(Written task):
Pick out every line of the records below that contains the word "appears", and copy each such line in full.

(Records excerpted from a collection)

####

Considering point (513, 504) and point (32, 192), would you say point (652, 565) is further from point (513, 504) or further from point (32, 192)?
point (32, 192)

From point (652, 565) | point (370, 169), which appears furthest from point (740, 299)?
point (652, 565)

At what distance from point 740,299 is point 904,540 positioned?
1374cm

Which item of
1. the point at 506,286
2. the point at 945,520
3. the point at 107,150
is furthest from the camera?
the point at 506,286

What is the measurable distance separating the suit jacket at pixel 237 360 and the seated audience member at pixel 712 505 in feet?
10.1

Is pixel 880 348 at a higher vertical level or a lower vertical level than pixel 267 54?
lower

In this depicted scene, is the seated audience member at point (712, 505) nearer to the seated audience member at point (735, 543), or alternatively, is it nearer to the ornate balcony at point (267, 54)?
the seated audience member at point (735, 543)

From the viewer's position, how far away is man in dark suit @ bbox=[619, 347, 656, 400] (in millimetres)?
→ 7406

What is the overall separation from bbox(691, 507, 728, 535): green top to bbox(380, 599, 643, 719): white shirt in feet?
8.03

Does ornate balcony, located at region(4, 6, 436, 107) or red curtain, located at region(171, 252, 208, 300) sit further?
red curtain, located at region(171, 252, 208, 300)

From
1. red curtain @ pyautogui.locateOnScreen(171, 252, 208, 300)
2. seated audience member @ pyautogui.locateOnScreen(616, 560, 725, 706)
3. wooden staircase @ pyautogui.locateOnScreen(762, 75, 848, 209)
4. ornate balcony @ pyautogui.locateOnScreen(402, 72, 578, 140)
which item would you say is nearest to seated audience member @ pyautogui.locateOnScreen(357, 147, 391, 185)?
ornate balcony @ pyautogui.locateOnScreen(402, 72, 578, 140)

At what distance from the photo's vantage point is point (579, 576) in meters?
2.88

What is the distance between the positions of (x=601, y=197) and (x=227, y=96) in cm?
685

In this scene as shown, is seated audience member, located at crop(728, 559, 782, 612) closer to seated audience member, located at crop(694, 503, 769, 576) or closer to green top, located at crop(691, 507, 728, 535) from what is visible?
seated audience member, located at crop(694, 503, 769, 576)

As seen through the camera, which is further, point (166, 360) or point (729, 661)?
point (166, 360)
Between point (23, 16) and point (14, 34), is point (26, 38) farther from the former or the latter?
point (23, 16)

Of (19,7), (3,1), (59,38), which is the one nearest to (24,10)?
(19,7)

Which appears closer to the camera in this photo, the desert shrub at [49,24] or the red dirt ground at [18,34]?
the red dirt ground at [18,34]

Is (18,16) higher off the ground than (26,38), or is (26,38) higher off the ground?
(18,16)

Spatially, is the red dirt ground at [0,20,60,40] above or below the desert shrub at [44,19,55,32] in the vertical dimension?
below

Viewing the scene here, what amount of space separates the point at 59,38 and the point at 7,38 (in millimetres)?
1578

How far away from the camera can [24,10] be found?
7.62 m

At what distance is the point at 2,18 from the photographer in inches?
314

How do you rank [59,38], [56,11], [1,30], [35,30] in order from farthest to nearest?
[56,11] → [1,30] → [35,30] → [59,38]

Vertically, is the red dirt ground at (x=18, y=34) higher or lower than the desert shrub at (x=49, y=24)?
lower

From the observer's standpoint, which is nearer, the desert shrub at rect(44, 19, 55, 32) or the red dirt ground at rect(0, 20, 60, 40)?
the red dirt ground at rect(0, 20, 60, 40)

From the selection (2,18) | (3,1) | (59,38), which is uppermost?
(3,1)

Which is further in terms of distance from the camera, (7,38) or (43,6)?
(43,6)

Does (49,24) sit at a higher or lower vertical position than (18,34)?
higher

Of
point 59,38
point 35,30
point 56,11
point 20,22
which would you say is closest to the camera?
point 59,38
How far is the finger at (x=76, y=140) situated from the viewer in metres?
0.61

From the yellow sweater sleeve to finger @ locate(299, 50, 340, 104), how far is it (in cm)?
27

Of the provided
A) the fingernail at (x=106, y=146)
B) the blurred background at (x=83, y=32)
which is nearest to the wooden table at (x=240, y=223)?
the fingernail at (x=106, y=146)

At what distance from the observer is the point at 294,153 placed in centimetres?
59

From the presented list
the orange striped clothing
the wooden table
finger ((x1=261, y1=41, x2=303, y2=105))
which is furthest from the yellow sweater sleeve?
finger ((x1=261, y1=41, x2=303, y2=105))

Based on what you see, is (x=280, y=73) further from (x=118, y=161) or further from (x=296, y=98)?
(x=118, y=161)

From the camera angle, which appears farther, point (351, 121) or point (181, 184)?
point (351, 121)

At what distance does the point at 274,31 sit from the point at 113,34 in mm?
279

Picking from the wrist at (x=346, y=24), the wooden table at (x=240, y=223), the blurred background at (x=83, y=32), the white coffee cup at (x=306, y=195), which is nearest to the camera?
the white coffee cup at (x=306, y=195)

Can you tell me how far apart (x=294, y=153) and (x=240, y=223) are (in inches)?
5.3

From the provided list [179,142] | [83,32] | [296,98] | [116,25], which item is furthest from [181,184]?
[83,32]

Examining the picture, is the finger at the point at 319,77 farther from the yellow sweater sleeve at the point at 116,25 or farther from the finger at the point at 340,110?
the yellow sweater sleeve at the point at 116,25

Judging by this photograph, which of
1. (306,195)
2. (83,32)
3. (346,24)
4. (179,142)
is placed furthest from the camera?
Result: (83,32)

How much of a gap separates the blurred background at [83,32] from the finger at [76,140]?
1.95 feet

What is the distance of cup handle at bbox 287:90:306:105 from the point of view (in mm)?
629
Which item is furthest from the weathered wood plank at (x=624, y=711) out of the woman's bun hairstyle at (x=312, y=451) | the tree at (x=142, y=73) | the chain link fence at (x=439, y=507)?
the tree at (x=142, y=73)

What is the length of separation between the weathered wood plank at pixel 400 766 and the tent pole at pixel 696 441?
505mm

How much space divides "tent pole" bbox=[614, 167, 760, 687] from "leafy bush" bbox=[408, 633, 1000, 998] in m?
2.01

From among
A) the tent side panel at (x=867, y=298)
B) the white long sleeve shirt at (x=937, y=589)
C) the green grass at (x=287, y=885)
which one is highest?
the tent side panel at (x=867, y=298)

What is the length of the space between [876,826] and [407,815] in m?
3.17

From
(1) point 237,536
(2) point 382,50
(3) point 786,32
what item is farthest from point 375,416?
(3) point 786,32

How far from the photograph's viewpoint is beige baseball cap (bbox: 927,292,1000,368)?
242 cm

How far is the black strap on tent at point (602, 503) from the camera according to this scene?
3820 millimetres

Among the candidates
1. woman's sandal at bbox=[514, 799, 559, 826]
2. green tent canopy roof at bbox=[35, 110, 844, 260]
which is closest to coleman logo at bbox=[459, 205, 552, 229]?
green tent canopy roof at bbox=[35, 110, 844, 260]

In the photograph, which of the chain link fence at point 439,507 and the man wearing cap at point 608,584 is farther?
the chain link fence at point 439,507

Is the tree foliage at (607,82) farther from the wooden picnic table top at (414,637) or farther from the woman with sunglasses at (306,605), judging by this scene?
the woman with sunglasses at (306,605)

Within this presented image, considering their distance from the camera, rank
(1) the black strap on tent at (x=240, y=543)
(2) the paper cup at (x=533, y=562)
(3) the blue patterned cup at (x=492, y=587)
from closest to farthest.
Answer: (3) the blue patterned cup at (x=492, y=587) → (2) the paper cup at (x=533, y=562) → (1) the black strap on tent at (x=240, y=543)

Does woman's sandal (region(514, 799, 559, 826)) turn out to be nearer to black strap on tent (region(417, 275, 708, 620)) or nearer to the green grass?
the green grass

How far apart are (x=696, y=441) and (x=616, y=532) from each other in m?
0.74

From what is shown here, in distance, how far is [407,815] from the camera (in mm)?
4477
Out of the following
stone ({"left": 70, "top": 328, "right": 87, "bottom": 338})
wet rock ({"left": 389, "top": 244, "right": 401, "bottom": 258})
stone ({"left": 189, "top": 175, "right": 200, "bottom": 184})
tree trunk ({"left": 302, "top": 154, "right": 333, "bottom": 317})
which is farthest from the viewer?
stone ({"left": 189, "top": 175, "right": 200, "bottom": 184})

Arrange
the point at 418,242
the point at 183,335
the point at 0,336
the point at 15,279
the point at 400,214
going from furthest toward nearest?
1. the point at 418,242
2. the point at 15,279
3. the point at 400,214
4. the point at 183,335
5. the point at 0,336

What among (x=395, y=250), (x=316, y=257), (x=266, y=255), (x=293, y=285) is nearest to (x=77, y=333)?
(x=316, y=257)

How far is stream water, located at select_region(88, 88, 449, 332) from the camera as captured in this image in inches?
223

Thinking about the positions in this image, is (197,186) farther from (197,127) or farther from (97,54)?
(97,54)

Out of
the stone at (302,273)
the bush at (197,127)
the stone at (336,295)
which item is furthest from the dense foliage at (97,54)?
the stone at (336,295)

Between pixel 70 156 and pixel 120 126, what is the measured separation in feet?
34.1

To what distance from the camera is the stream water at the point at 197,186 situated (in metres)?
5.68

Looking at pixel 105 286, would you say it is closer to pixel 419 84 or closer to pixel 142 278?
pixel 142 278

####

(Task response):
From point (652, 565) | point (370, 169), which appears furthest from point (740, 299)?
Which appears closer to the camera in this photo, the desert shrub at [49,24] or the red dirt ground at [18,34]?
From the camera angle, which appears farther, point (351, 121) or point (181, 184)?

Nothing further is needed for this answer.